21-08-11 Sun Valley Hillside Building 1 Roland.jpg

The city of Sun Valley has taken the first step toward making changes to its hillside development regulations. The zoning code amendments would allow staff or the Planning and Zoning Commission to approve limited development on steep sections of some lots.

Sun Valley leaders took the first formal step last week toward making changes to city code that would allow limited development on steep areas of some uneven or hillside lots.

City Council members voted 4-0 on Thursday, Oct. 7, to approve the first reading of the revised “hillside ordinance,” a set of regulations that has prohibited development on or encroachment into land areas with 25% slope or greater. To change the code, the City Council must approve and conduct three readings of the revised ordinance.

The vote came after the City Council delayed taking action in two previous meetings to have the Community Development Department make additional revisions to the proposed rule.

The changes suggested by Community Development Director Brittany Skelton would allow the city—either through review by planning staff or, in some required cases, the Planning and Zoning Commission—to approve small-scale encroachment into parts of lots that exceed 25% in grade.

If the amendments to the code are fully approved by the City Council, the city would have the ability to approve the encroachments in limited cases if the development is in line with the “intent and purpose” of the city’s existing hillside development regulations. The stated goals of the existing regulations include “protecting natural landmarks and prominent natural features of hillsides, ridges … and the natural skyline,” as well as “directing development to areas of least slope on hillside property.”

The primary reason for the proposed changes is to create an administrative review and approval process for the limited encroachments onto steep slopes, instead of the city having to review and grant code variance requests from landowners to permit what it deems to be reasonable development. Some approved variances have been for driveways and to allow safe and effective access for emergency vehicles. Others have allowed a residence to encroach into an undulation on a lot.

The number of requests for variances to the prohibition on development on grades higher than 25% has soared in 2021, city staff have stated. The city should allow an easier way for approval of minor encroachments than requiring a variance, Skelton has said.

There are about 150 vacant, legal lots in the city, many of them featuring slopes.

The city’s hillside regulations have been credited with preserving pristine views and the natural features of hillsides and other prominent land areas. As in previous meetings, Skelton told the City Council that the proposed amendments to city code do not guarantee a right to encroach onto steeper slopes and are not intended to allow development “creep” farther up hillsides and more into view.

Recent revisions to the new ordinance explicitly state those intentions, Skelton said.

“The intent of these proposed exemptions for encroachments in the 25% slope are not a given, they’re not by right, they’re not an entitlement,” she said.

The intent of the existing ordinance would not be diminished, Skelton said.

“These are not intended to be loopholes or used as such,” she said.

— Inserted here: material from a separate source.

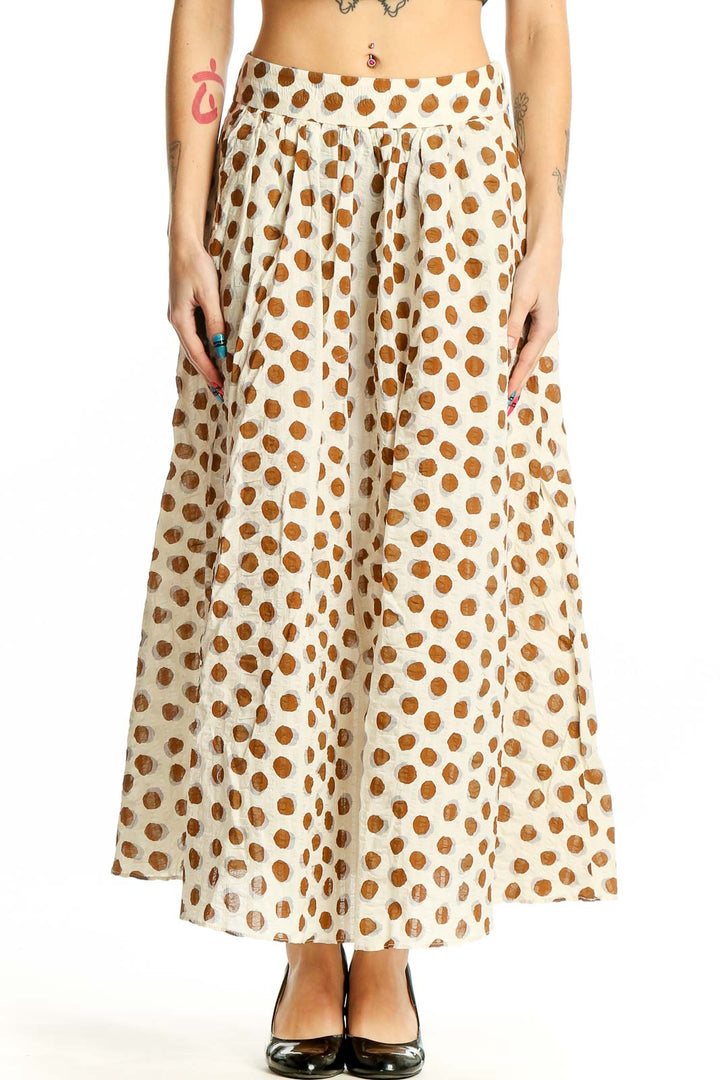 Front view of Mango white and brown polka dot cotton skirt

Councilman Keith Saks said he is concerned about whether future city planners or P&Z commissioners would have the same interpretation of the intent of the hillside regulations and what degree of encroachment would be appropriate.

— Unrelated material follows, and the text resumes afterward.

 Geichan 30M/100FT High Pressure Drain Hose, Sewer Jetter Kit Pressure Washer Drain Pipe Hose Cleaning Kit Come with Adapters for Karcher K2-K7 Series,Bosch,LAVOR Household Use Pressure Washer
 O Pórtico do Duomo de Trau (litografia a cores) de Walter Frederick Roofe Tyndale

“We don’t know in the future who will be making these decisions,” Saks said.

After the meeting, Saks said he has asked that a revised version of the ordinance for consideration of a second reading by the City Council include a notice and review process in which affected neighbors can express their concerns.

Councilman Brad DuFur said his initial reaction to potentially changing the hillside ordinance was “not to touch it,” but when he read the amendments, they made sense to him.

“I’ve been here for 30 years,” he said. “The last thing I want to see is buildings going higher on the hillside.”